[TEXT EXCERPT start]
To find the force between two objects, if

$(i)$. the mass of one object is doubled?

$(ii)$. the distance between the objects is doubled and tripled?

$(iii)$. the masses of both objects are doubled?

**Solution:**

We know the formula for gravitational force between two objects:

$\boxed{F=G\frac{mM}{d^2}}$

Where,

$F\rightarrow$gravitational force

$G\rightarrow$gravitational constant

$M\rightarrow$mass of object 1

$m\rightarrow$mass of the object 2

$d\rightarrow$distance between object 1 and object 2

$(i)$.

**When the mass of one object is doubled:**Then, the mass of object 1 becomes $2M$

Then, the gravitational force between object 1 and object 2

$F'=G\frac{m(2M)}{d^2}$

Or $F'=2(G\frac{mM}{d^2})$

Or $F'=2F$

Therefore, if the mass of one object is doubled, then the force is also doubled.
[TEXT EXCERPT end]
## [INSTRUCTION A]
List every symbol that the gravitational force solution defines under "Where," along with what each one stands for.
[TASK MATERIAL start]
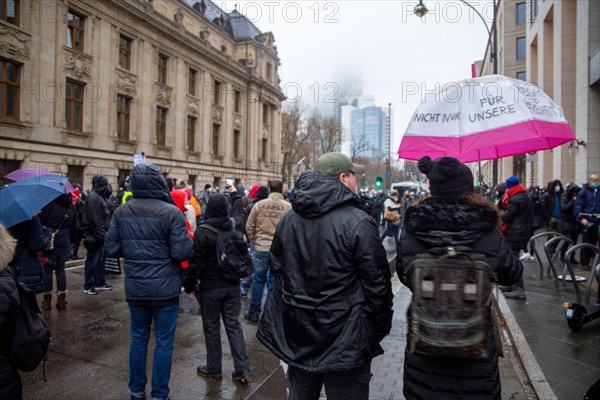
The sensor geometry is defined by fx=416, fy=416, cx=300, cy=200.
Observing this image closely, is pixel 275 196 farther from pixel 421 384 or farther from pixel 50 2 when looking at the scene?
pixel 50 2

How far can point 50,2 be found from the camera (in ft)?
68.2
[TASK MATERIAL end]
## [INSTRUCTION B]
List every line of the records that contains the string "pixel", matching case exactly.

## [EXPECTED ANSWER A]
F: gravitational force
G: gravitational constant
M: mass of object 1
m: mass of the object 2
d: distance between object 1 and object 2

## [EXPECTED ANSWER B]
Observing this image closely, is pixel 275 196 farther from pixel 421 384 or farther from pixel 50 2 when looking at the scene?
pixel 50 2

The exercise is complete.